Yaqoob Khan Bangash, Chairperson of the History Department at Forman Christian College Lahore , writes in the Tribune
Every country’s Independence Day is a defining moment in its history. The events of the day are the culmination of years of struggle and the day hearkens to a new beginning. The same is true for Pakistan, except that we have yet to move on from our ‘1947’ moment. This is not because historians keep writing about it but that in our collective memory, we still have to reconcile with the events of 1947 and move forward. Let me highlight just a few aspects.
First, and here I am utilising the work of Professor Gurharpal Singh — of the School of Oriental and African Studies at the University of London — is the legacy of violence. Since Pakistan was born in violence, violence has become intrinsic to the body politic of the country. Let us not forget that it was not the constitutional brilliance of Mohammad Ali Jinnah which finally convinced the Congress, especially Nehru and Patel, and Mountbatten to agree to a partition, but the deteriorating law and order situation in the Muslim majority provinces, which was directly related to the ‘Direct Action’, called by Jinnah in late 1946. Hence, Pakistan was literally fought for on the streets of Calcutta, Lahore, Rawalpindi, etc. This ‘violence’, which was largely planned, then became so integral to the imagination of the country that since then, both the state and the people have utilised it repeatedly. This is not to say that other countries are not born in violence and bloodshed; they are, but the degree to which this violence has seeped into the mindset of official and public in Pakistan, is destabilising.Published in The Express Tribune, August 14th, 2012.
Secondly, there is the legacy of intolerance. I have mentioned this earlier in this newspaper, the fact that some Muslims of India claimed that they could not imagine living in an India with a Hindu majority, had at its core, a sense of intolerance. For hundreds of years, Muslims had lorded over an overwhelming Hindu population and it seemed that only a return to that situation was acceptable to them, or at the very least, the acceptance that a minority of 25 per cent was equal to a majority of nearly 70 per cent. Ironically, the democratic system which was so unacceptable to this class of Muslims (and here I remember the millions of Muslims who chose not to come to Pakistan), was the vehicle for the creation of Pakistan. Paradoxically, of course, Pakistan as a modern state was born in a situation where one of the basic principles underlying the modern nation-state — majority rule — was unacceptable to its founders. It is no surprise then that East Pakistanis could not get their right of majority rule.

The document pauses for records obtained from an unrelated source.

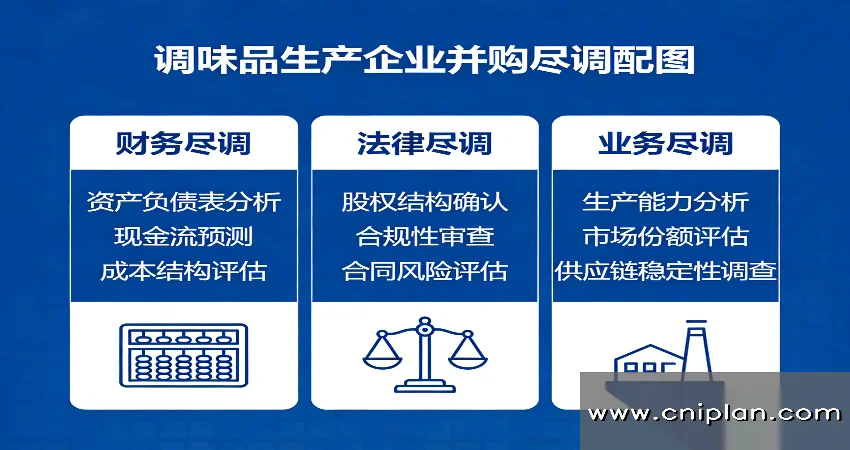 调味品生产企业并购尽调配图

财务尽调

资产负债表分析
现金流预测
成本结构评估

法律尽调

股权结构确认
合规性审查
合同风险评估

业务尽调

生产能力分析
市场份额评估
供应链稳定性调查

www.cniplan.com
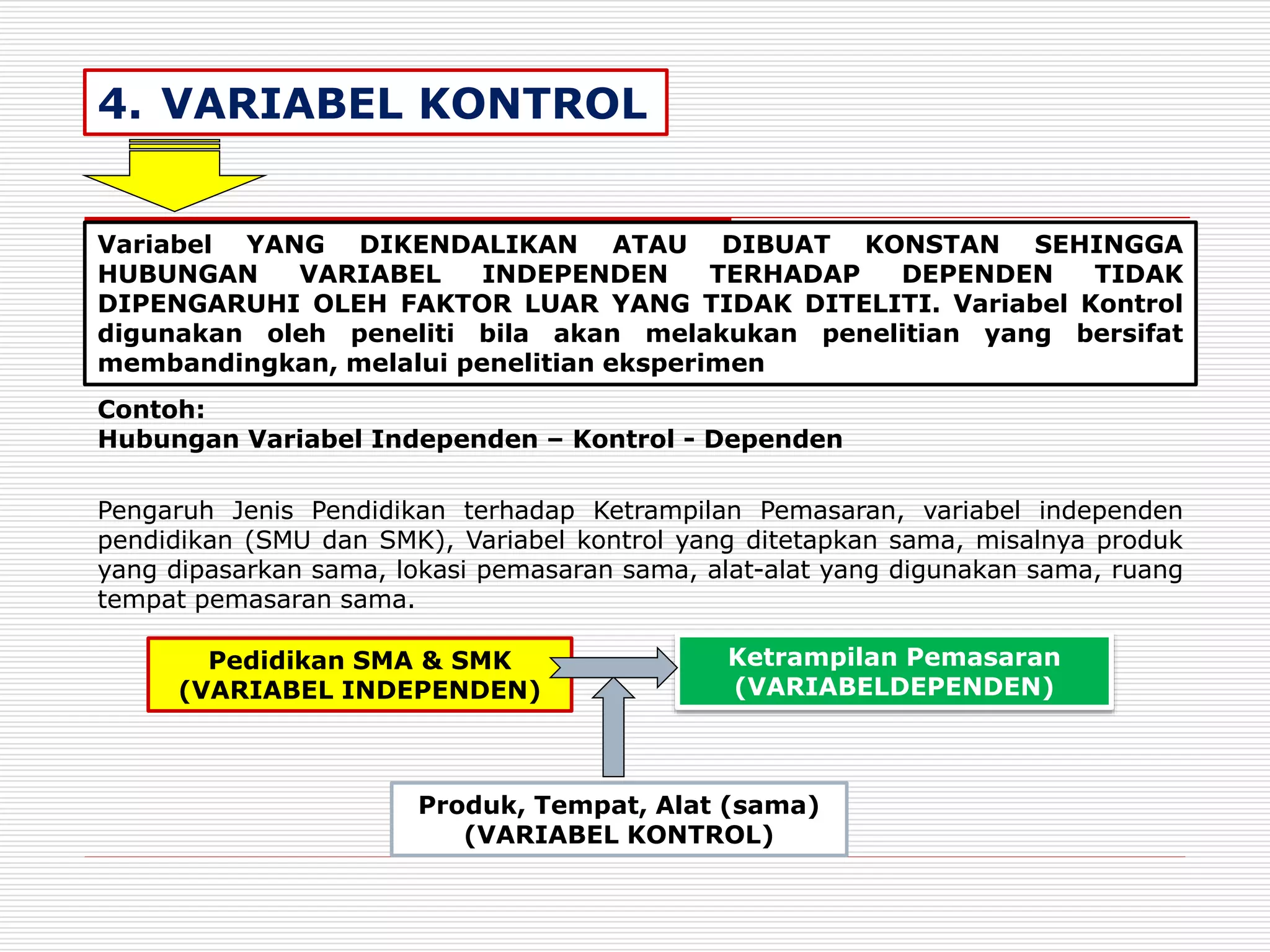 4. VARIABEL KONTROL

Variabel YANG DIKENDALIKAN ATAU DIBUAT KONSTAN SEHINGGA HUBUNGAN VARIABEL INDEPENDEN TERHADAP DEPENDEN TIDAK DIPENGARUHI OLEH FAKTOR LUAR YANG TIDAK DITELITI. Variabel Kontrol digunakan oleh peneliti bila akan melakukan penelitian yang bersifat membandingkan, melalui penelitian eksperimen

Contoh:
Hubungan Variabel Independen – Kontrol - Dependen

Pengaruh Jenis Pendidikan terhadap Ketrampilan Pemasaran, variabel independen pendidikan (SMU dan SMK), Variabel kontrol yang ditetapkan sama, misalnya produk yang dipasarkan sama, lokasi pemasaran sama, alat-alat yang digunakan sama, ruang tempat pemasaran sama.

Pedidikan SMA & SMK
(VARIABEL INDEPENDEN)

Ketrampilan Pemasaran
(VARIABELDEPENDEN)

Produk, Tempat, Alat (sama)
(VARIABEL KONTROL)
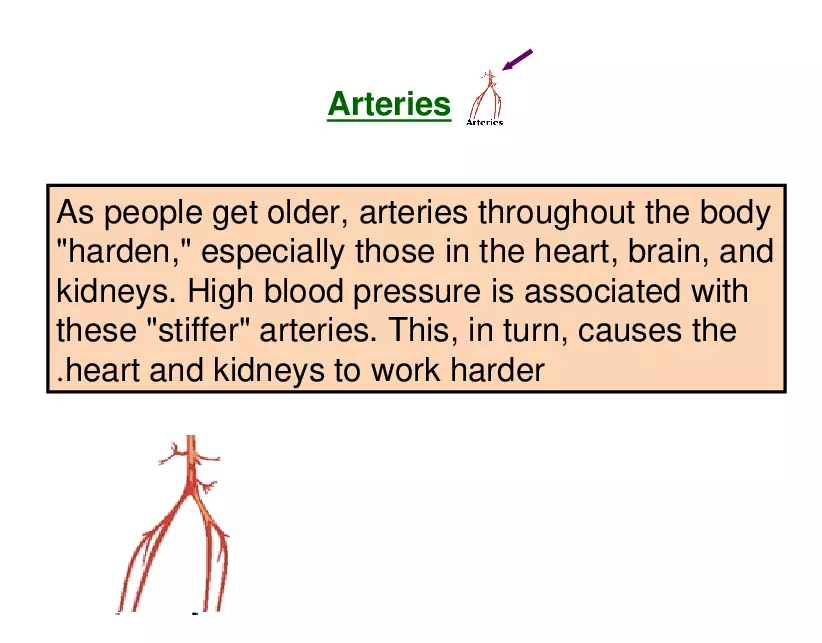 Arteries

Arteries

As people get older, arteries throughout the body "harden," especially those in the heart, brain, and kidneys. High blood pressure is associated with these "stiffer" arteries. This, in turn, causes the .heart and kidneys to work harder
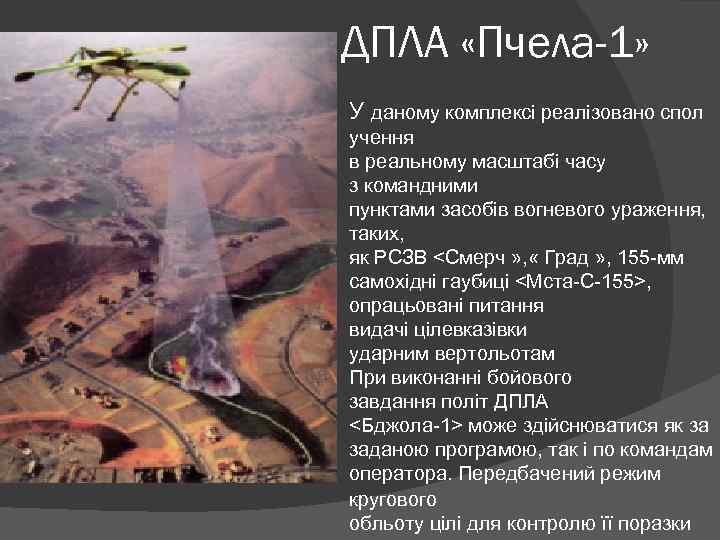 ДПЛА «Пчела-1»

У даному комплексі реалізовано спол учення
в реальному масштабі часу
з командними
пунктами засобів вогневого ураження, таких,
як РСЗВ <Смерч »,« Град », 155-мм самохідні гаубиці <Мста-С-155>, опрацьовані питання
видачі цілевказівки
ударним вертольотам
При виконанні бойового
завдання політ ДПЛА
<Бджола-1> може здійснюватися як за заданою програмою, так і по командам оператора. Передбачений режим кругового
обльоту цілі для контролю її поразки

Thirdly, Pakistan has remained what Liaquat Ali Khan called a ‘laboratory’, where various Islamic principles were to be experimented upon and adjusted with the Western concepts of a modern liberal state — and that is what has been happening ever since. Indeed, it was not an easy task to have a confessional state but without the rule of the clergy. At a time when Western Europe was emerging from such an experiment and moving towards liberal democracy, Pakistan was embarking upon this experiment in the Muslim context. We are still reeling from some such ‘experiments’.
Professor Ayesha Jalal has shown how, when Pakistan was created, there was a great sense of ownership among the people of the new state. People routinely commented that ‘such a thing’ did not happen in Pakistan any longer. While this sense of ownership was constructive to a certain extent, it also translated into self-righteousness and bigotry, which prevented constructive criticism and development. For example, it was rather fantastic that during the debate on separate electorates some Muslims in the constituent assembly argued that they were there to safeguard the ‘right of the minorities’ whereas all minority members were united in opposing them. The irony was certainly lost on them.
Sixty-five years ago, Pakistan was born in unprecedented circumstances and with a lot of baggage. Years later, we are still suffering from the same issues — the problems highlighted in Jinnah’s August 11, 1947 speech are still very much present. Perhaps, it is time that we do not ignore the issues of the past, honestly deal with them in the present, so that we can, finally, emerge from being a laboratory experiment to a real country and nation.